It was April, 1945 and I sat on a throw rug on our wooden floor listening to a radio that was as tall as I was. It had beautiful decorative wood carvings over the cloth covering the speaker and the dial was fun to play with because of the wooing and wowing noises that occurred on either side of a clear station. But this day I was not playing. I was listening to the voice of Arthur Godfrey and he was crying as he was trying to describe the funeral procession for Franklin D. Roosevelt. It was my first experience with death. That night when my father came home from school we talked about death. This was different from what I had learned in Sabbath School. I had seen pictures of Jesus on the cross but He lived again on Sunday.
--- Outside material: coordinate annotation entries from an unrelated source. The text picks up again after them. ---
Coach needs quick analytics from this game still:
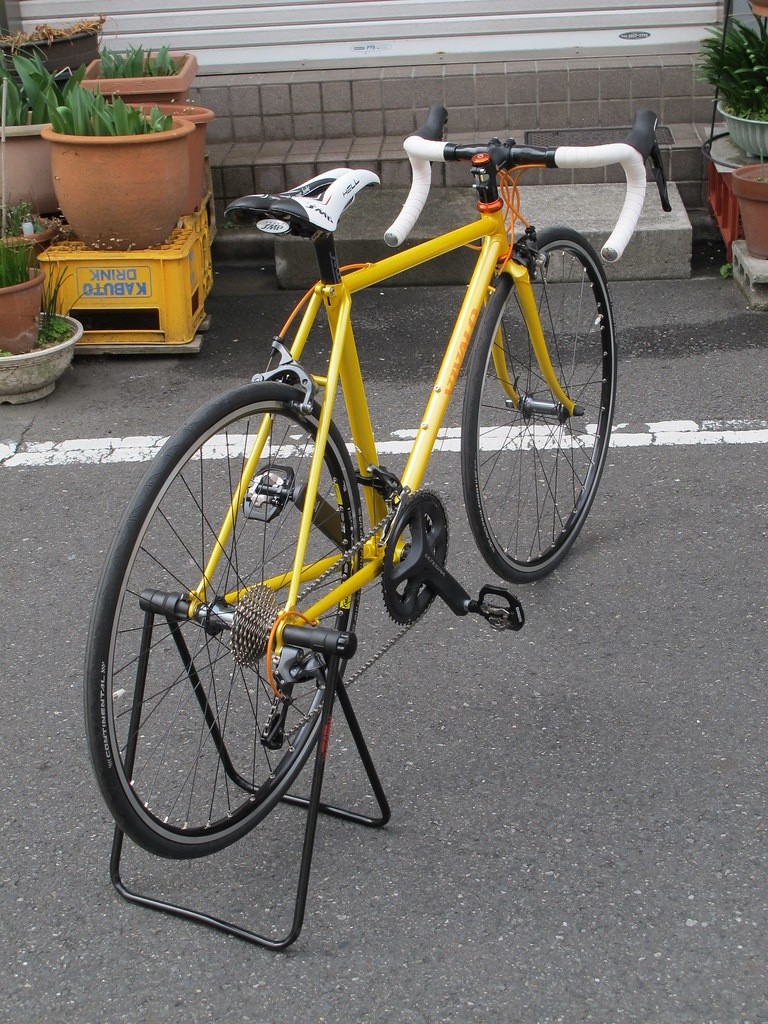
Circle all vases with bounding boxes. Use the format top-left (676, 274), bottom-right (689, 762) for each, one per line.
top-left (732, 163), bottom-right (768, 260)
top-left (0, 25), bottom-right (99, 111)
top-left (126, 104), bottom-right (215, 215)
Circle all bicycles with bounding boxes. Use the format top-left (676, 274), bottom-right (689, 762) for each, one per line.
top-left (80, 104), bottom-right (671, 953)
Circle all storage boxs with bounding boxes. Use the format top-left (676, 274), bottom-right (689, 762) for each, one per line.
top-left (36, 228), bottom-right (205, 345)
top-left (178, 206), bottom-right (214, 300)
top-left (707, 160), bottom-right (744, 262)
top-left (203, 155), bottom-right (216, 245)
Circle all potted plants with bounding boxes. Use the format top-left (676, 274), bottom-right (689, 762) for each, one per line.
top-left (690, 1), bottom-right (768, 158)
top-left (0, 198), bottom-right (58, 269)
top-left (80, 55), bottom-right (199, 104)
top-left (0, 244), bottom-right (106, 404)
top-left (0, 49), bottom-right (86, 215)
top-left (40, 81), bottom-right (197, 250)
top-left (0, 232), bottom-right (46, 356)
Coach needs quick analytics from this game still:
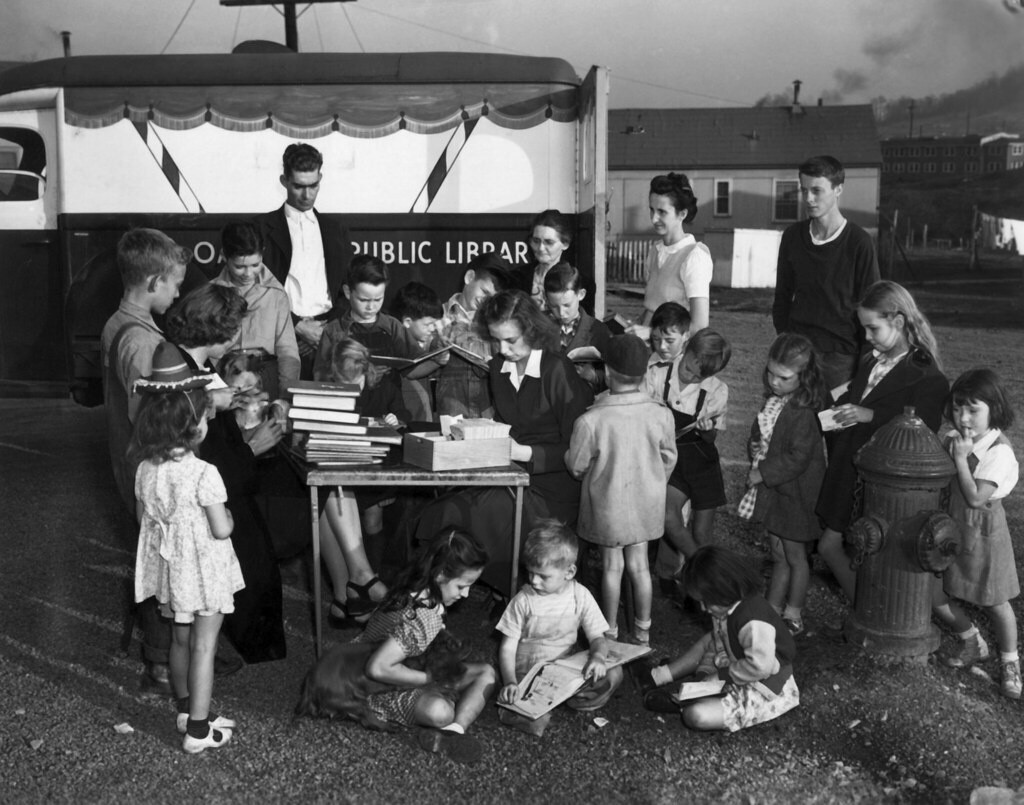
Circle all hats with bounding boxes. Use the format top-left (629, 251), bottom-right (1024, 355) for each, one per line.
top-left (132, 340), bottom-right (213, 394)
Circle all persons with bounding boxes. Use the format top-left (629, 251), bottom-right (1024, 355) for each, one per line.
top-left (738, 333), bottom-right (830, 638)
top-left (628, 543), bottom-right (800, 731)
top-left (932, 368), bottom-right (1024, 698)
top-left (260, 143), bottom-right (354, 381)
top-left (493, 518), bottom-right (623, 738)
top-left (127, 342), bottom-right (238, 751)
top-left (773, 156), bottom-right (881, 424)
top-left (101, 220), bottom-right (389, 696)
top-left (817, 280), bottom-right (949, 601)
top-left (350, 526), bottom-right (500, 764)
top-left (623, 172), bottom-right (713, 339)
top-left (315, 210), bottom-right (732, 652)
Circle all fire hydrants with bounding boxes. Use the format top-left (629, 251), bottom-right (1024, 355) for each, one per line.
top-left (838, 404), bottom-right (970, 668)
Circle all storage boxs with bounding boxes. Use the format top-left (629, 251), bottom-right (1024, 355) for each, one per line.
top-left (403, 432), bottom-right (511, 471)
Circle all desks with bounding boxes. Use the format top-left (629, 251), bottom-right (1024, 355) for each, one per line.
top-left (305, 454), bottom-right (530, 663)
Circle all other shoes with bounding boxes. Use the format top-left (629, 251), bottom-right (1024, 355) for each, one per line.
top-left (680, 600), bottom-right (703, 623)
top-left (629, 661), bottom-right (657, 694)
top-left (659, 577), bottom-right (680, 597)
top-left (644, 688), bottom-right (681, 714)
top-left (823, 622), bottom-right (843, 637)
top-left (182, 722), bottom-right (232, 753)
top-left (782, 617), bottom-right (804, 635)
top-left (625, 633), bottom-right (650, 648)
top-left (419, 728), bottom-right (482, 763)
top-left (150, 664), bottom-right (171, 683)
top-left (176, 713), bottom-right (237, 734)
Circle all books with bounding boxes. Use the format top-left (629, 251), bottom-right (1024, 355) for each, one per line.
top-left (288, 380), bottom-right (402, 471)
top-left (495, 639), bottom-right (654, 719)
top-left (566, 346), bottom-right (604, 363)
top-left (603, 313), bottom-right (651, 348)
top-left (370, 345), bottom-right (456, 370)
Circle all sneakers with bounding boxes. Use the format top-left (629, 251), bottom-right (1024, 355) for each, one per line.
top-left (999, 661), bottom-right (1023, 700)
top-left (948, 633), bottom-right (990, 668)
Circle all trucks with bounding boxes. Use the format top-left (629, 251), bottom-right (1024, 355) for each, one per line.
top-left (0, 40), bottom-right (612, 409)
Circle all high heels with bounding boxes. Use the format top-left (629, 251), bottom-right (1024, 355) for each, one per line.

Why, I asked, wouldn’t President Roosevelt be alive again next week? Maybe he could be like Lazarus and Jesus would call him forth.
My theology hasn’t changed much since I was almost three. I still believe and I look forward to a great day when Jesus will indeed call forth His children. Paul wrote, “For the Lord himself will come down from heaven, with a loud command, with the voice of the archangel and with the trumpet call of God, and the dead in Christ will rise first.” I Thessalonians 4:16.
There was no doubt and there is no doubt now. Perhaps the only difference is now I know where the promise can be found. This is what being a Christian is all about. Death will be destroyed. No longer will we fear its separating pain. This is not complicated. Even a very little guy can get it.